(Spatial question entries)

________________________

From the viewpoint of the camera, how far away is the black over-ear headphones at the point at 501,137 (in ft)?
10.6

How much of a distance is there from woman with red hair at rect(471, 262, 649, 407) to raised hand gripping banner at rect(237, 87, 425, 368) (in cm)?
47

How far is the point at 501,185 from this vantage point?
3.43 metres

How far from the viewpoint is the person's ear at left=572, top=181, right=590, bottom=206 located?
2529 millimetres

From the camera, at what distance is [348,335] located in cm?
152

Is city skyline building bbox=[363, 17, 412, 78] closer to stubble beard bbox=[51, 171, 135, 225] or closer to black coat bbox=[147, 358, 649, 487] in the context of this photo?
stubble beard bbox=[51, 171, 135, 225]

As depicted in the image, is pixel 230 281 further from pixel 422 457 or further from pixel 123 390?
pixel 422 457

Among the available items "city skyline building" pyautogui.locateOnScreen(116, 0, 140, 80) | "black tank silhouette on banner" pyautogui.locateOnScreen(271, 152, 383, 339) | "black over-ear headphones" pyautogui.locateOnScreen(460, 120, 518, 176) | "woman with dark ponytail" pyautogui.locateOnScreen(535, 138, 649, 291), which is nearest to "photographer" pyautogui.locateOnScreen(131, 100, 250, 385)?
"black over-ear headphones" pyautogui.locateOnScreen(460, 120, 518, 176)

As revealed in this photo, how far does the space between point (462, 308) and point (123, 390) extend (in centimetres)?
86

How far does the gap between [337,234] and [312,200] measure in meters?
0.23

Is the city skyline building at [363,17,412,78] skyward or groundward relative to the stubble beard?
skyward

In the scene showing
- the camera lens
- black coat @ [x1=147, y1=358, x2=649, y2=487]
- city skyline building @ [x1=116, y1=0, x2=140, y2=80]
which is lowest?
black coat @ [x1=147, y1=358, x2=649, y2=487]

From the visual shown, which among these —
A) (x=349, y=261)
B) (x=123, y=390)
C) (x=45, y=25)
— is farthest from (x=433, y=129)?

________________________

Problem =
Please reproduce word for word the lines from the one containing "In the scene showing" through the last line, including both ends and nothing else.

Finished task =
In the scene showing
- the camera lens
- black coat @ [x1=147, y1=358, x2=649, y2=487]
- city skyline building @ [x1=116, y1=0, x2=140, y2=80]
which is lowest?
black coat @ [x1=147, y1=358, x2=649, y2=487]

From the visual shown, which among these —
A) (x=349, y=261)
B) (x=123, y=390)
C) (x=45, y=25)
— is farthest from (x=433, y=129)?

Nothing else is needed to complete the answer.